Analysing Data/Running a Job
The transition from Genseq to Crunchomics means a more regulated compute environment. This is beneficial to everyone as jobs are processed with more constraints on time and computing power. Therefore, you need to estimate how long and how many nodes need to be used for your job. Crunchomics uses Slurm - “Simple Linux Utility for Resource Management”.
Slurm
Slurm is a resource manager and job scheduler. Slurm is used to allocate resources within the cluster. It has built in knowledge about nodes/sockets/cores/hyperthreads (network topology).
Slurm is used to launch and manage jobs.When there is more work than resources Slurm will consider the following:
- Network topology
- Fair share scheduling
- Advanced reservations
More in depth information can be found here.
Key points to run a job:
You typically need a job file which essentially is a list of the (shell) commands you want to run. This file is put in the queue, if there is already sufficient resources to run it then it will start right away.
Example Job File:
#!/bin/bash
#
#SBATCH --ntasks=1
#SBATCH --time=10:00
#SBATCH --mem-per-cpu=100
#
command -options -file -arguments -etc.
This file should have the file extension .sh
To submit the job use the command:
sbatch jobfile.sh
Importantly you should calculate an estimation of how long your job will take on a certain number of nodes. This needs to be included in your jobfile. The above example specifies one CPU for 10 minutes and 100MB of RAM.
This is of course a very small amount of processing power and time. For the moment there are no limits set by Crunchomics on power and time, apart from the limits of the system. These are: 64 CPUS (or cores) and 512GB of memory. However it is recommended to use a maximum of 8 cores for your jobs. This is because not all parallel processes scale linearly. For example: alignment using hisat2 on 32 cores is not 4 times faster than on 8 cores. The less cores you specify for your job means that it is likely to start quicker - more likely that 8 cores will be freed up than 32!
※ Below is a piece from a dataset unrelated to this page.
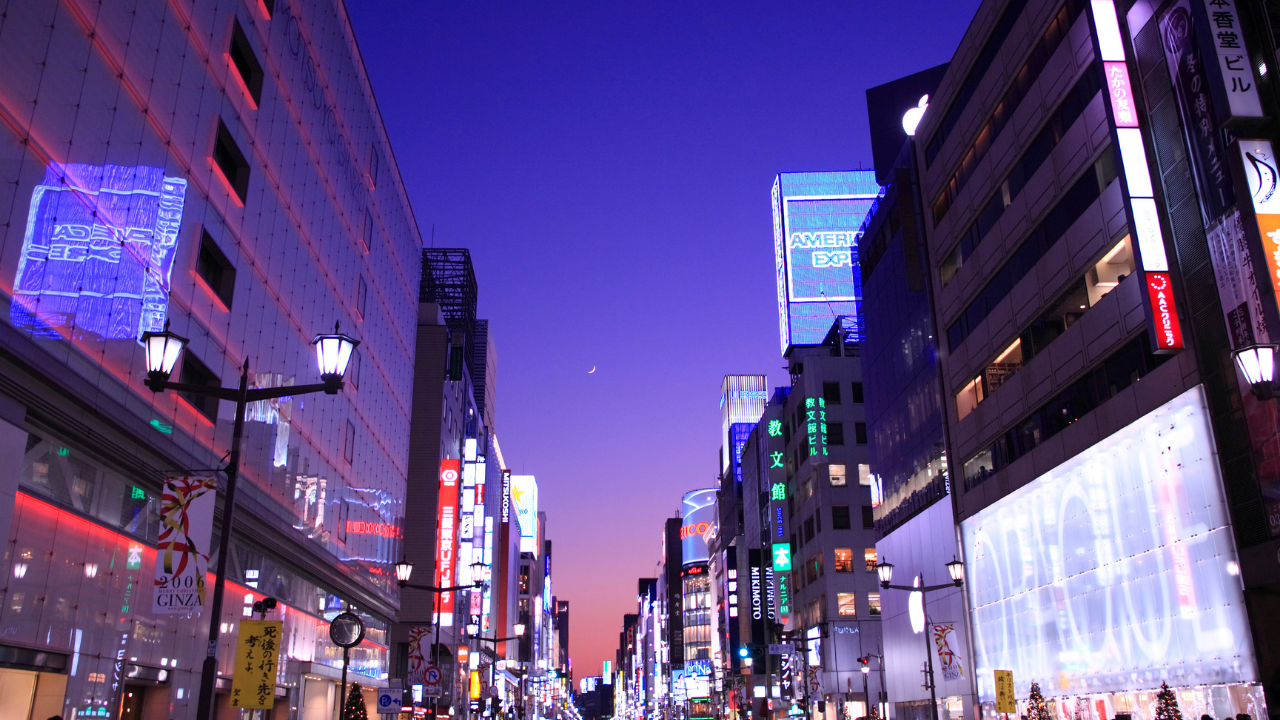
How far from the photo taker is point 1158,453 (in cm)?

For step by step tutorials on job scheduling see here and here.
Slurm and Snakemake
Snakemake is a commonly used language for data analysis pipelines. If you have pre-existing pipelines made for a non-slurm system (i.e. Genseq) these can still be run using the snakemake command and no adaptations to the original files are necessary. What you need to do is create an additional json file specifying the requirements for each rule.
To run the pipeline it is still necessary to activate the required python environment.
References
https://slurm.schedmd.com/faq.html#steps
Teaching materials
This lesson was originally formatted according to the Carpentries Foundation lesson template and following their recommendations on how to teach researchers good practices in programming and data analysis.
This material has been collected from the various links as well as communications with the Crunchomics team.
Key Points
A workflow (e.g. an R script) link raw to processed data.
A workflow is essential to keeping trace of the steps that a dataset underwent.